Crsi: Italia,produzione industriale – 21,9%.Pil – 6%, è il peggior dato dal 1980

Indice mediobanca

 Il Pil italiano sprofonda a -6% su base annua anche nel secondo trimestre del 2009. È il peggior dato dal 1980.

Pil II trim 2009

Lo comunica l’Istat, spiegando che ad aprile-giugno il Pil (corretto per gli effetti di calendario e destagionalizzato) è diminuito del 6% rispetto allo stesso periodo del 2008, segnando la stessa flessione del primo trimestre di quest’anno (-6%), quando il Pil ha segnato il dato più negativo dal 1980, anno d’inizio della serie storica.

Rispetto ai primi tre mesi del 2009 invece – aggiunge l’istituto di statistica – il Pil è calato dello 0,5%, un dato migliore del -2,7% congiunturale del primo trimestre (cifra rivista al ribasso dal -2,6% indicato a giugno).

I dati diffusi, precisa l’Istat, sono una stima preliminare, mentre quelli definitivi saranno resi noti il 10 settembre con i Conti economici trimestrali.

Dopo i dati sull’andamento del Pil nei primi due trimestri dell’anno, la crescita “acquisita” per il 2009 diventa negativa del 5,1 per cento.

La crescita acquisita, aggiunge l’istituto di statistica, è quella che si otterrebbe a fine anno «con una variazione congiunturale nulla nei restanti trimestri».

Nel Dpef, invece, il governo ha previsto per il 2009 un calo del prodotto interno lordo pari a -5,2 per cento.

Nel secondo trimestre il Pil è diminuito in termini congiunturali dello 0,8% nel Regno Unito e dello 0,3% negli Stati Uniti.
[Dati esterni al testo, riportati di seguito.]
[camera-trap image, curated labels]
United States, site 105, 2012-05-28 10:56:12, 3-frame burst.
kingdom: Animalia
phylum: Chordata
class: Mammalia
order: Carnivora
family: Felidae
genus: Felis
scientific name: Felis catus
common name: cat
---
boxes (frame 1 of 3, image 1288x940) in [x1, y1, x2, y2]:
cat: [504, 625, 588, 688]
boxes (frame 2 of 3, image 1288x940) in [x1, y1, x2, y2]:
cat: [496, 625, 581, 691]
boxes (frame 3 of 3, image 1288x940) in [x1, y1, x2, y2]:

In termini tendenziali, il Pil è diminuito del 5,6% nel Regno Unito e del 3,9% negli Stati Uniti.

Nuovo calo della produzione industriale in Italia.

Indice prod ind giugno 2009

A giugno, secondo i dati diffusi dall’Istat, l’indice della produzione registra una flessione dell’1,2%, rispetto al precedente mese di maggio. Si tratta di una vera e propria doccia fredda: gli economisti, infatti, prevedevano un valore positivo pari a +0,4%.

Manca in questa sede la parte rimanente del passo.